# Natural Gas to L.P conversion on stove.



## girltech (Jan 4, 2008)

Yellow flames means to much air.

Can you provide the model number of your range?


----------



## jimmyj555 (Feb 21, 2008)

For the top burners, you had to replace orifices, right? For the oven, did you replace the gas orifice, or tighten the hood orifice until it stopped? If the hood orifice is not tightened enough, there may be too much gas, producing a yellow flame. The trick on tightening a brass hood orifice is to tighten it all the way, without breaking it! Adjust the air shutter to full open. If there is too much air for the correct amount of gas, you will have noisy, lifting blue flames. Adjust the air shutter a little.

Propane is a hydrocarbon. Yellow in a LPG flame will produce carbon (soot).
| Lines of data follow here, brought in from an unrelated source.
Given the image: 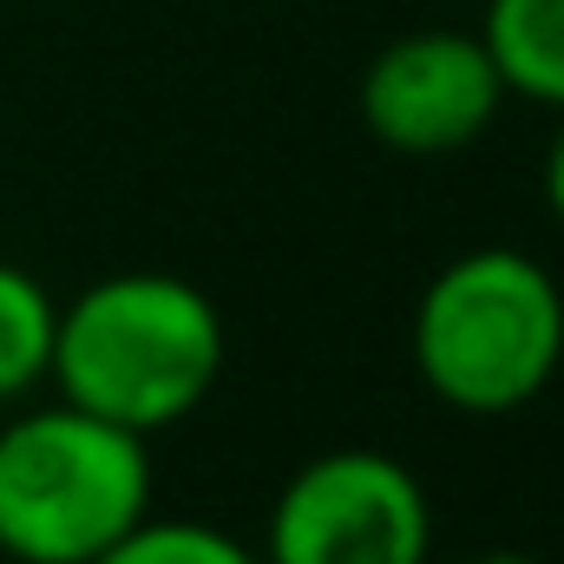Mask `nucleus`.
I'll list each match as a JSON object with an SVG mask.
<instances>
[{
  "mask_svg": "<svg viewBox=\"0 0 564 564\" xmlns=\"http://www.w3.org/2000/svg\"><path fill=\"white\" fill-rule=\"evenodd\" d=\"M230 361L224 308L184 276L126 270L86 282L53 328L46 381L59 401L132 433H158L197 414Z\"/></svg>",
  "mask_w": 564,
  "mask_h": 564,
  "instance_id": "nucleus-1",
  "label": "nucleus"
},
{
  "mask_svg": "<svg viewBox=\"0 0 564 564\" xmlns=\"http://www.w3.org/2000/svg\"><path fill=\"white\" fill-rule=\"evenodd\" d=\"M414 375L459 414L532 408L564 361V295L525 250H466L414 302Z\"/></svg>",
  "mask_w": 564,
  "mask_h": 564,
  "instance_id": "nucleus-2",
  "label": "nucleus"
},
{
  "mask_svg": "<svg viewBox=\"0 0 564 564\" xmlns=\"http://www.w3.org/2000/svg\"><path fill=\"white\" fill-rule=\"evenodd\" d=\"M151 512L144 433L73 401L0 426V558L93 564Z\"/></svg>",
  "mask_w": 564,
  "mask_h": 564,
  "instance_id": "nucleus-3",
  "label": "nucleus"
},
{
  "mask_svg": "<svg viewBox=\"0 0 564 564\" xmlns=\"http://www.w3.org/2000/svg\"><path fill=\"white\" fill-rule=\"evenodd\" d=\"M426 486L375 446H335L308 459L270 506L263 564H426Z\"/></svg>",
  "mask_w": 564,
  "mask_h": 564,
  "instance_id": "nucleus-4",
  "label": "nucleus"
},
{
  "mask_svg": "<svg viewBox=\"0 0 564 564\" xmlns=\"http://www.w3.org/2000/svg\"><path fill=\"white\" fill-rule=\"evenodd\" d=\"M499 99H506V86L492 73L486 40L446 33V26L388 40L368 59L361 93H355L368 139H381L388 151H408V158H440V151L473 144L499 119Z\"/></svg>",
  "mask_w": 564,
  "mask_h": 564,
  "instance_id": "nucleus-5",
  "label": "nucleus"
},
{
  "mask_svg": "<svg viewBox=\"0 0 564 564\" xmlns=\"http://www.w3.org/2000/svg\"><path fill=\"white\" fill-rule=\"evenodd\" d=\"M479 40L506 93L564 112V0H486Z\"/></svg>",
  "mask_w": 564,
  "mask_h": 564,
  "instance_id": "nucleus-6",
  "label": "nucleus"
},
{
  "mask_svg": "<svg viewBox=\"0 0 564 564\" xmlns=\"http://www.w3.org/2000/svg\"><path fill=\"white\" fill-rule=\"evenodd\" d=\"M53 328H59L53 295L26 270L0 263V401H13L33 381H46V368H53Z\"/></svg>",
  "mask_w": 564,
  "mask_h": 564,
  "instance_id": "nucleus-7",
  "label": "nucleus"
},
{
  "mask_svg": "<svg viewBox=\"0 0 564 564\" xmlns=\"http://www.w3.org/2000/svg\"><path fill=\"white\" fill-rule=\"evenodd\" d=\"M93 564H263L250 545H237L230 532L204 525V519H151L144 512L139 525L106 545Z\"/></svg>",
  "mask_w": 564,
  "mask_h": 564,
  "instance_id": "nucleus-8",
  "label": "nucleus"
},
{
  "mask_svg": "<svg viewBox=\"0 0 564 564\" xmlns=\"http://www.w3.org/2000/svg\"><path fill=\"white\" fill-rule=\"evenodd\" d=\"M545 204L564 224V126H558V139H552V151H545Z\"/></svg>",
  "mask_w": 564,
  "mask_h": 564,
  "instance_id": "nucleus-9",
  "label": "nucleus"
},
{
  "mask_svg": "<svg viewBox=\"0 0 564 564\" xmlns=\"http://www.w3.org/2000/svg\"><path fill=\"white\" fill-rule=\"evenodd\" d=\"M466 564H545V558H532V552H479V558H466Z\"/></svg>",
  "mask_w": 564,
  "mask_h": 564,
  "instance_id": "nucleus-10",
  "label": "nucleus"
}]
</instances>
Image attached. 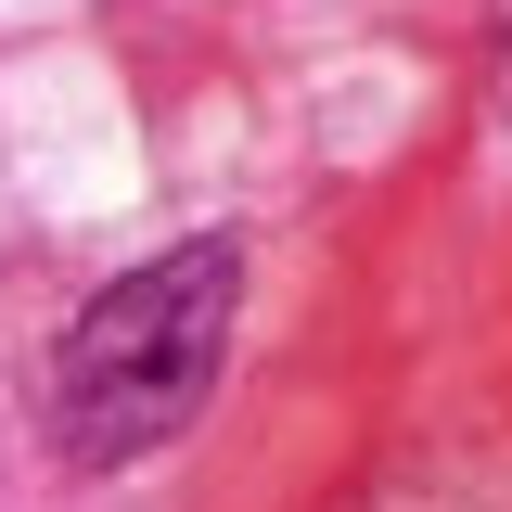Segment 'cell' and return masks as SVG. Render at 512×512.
I'll use <instances>...</instances> for the list:
<instances>
[{
  "label": "cell",
  "mask_w": 512,
  "mask_h": 512,
  "mask_svg": "<svg viewBox=\"0 0 512 512\" xmlns=\"http://www.w3.org/2000/svg\"><path fill=\"white\" fill-rule=\"evenodd\" d=\"M231 308H244V256L231 244H167L141 269H116L52 359V448L90 461V474L154 461L205 410L218 359H231Z\"/></svg>",
  "instance_id": "1"
}]
</instances>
The reason is: *Too much gas, or too little air, or both. *When converting appliances to propane, in general, the air shutter is opened fully or nearly so. (For Natural gas, 2/3 closed).

jimmyj555 - 28 years a gas man.


----------



## bargainhunterkl (Mar 8, 2008)

*bargainhunterkl*

I just scored!(I think) on a Dacor gas cook top s6m3045 I t is for natural gas.
Can I convert to propane it or did I just throw money away?:jester:


----------



## Bondo (Dec 8, 2007)

> Can I convert to propane it


If you can get the orifices,..... Sure....


----------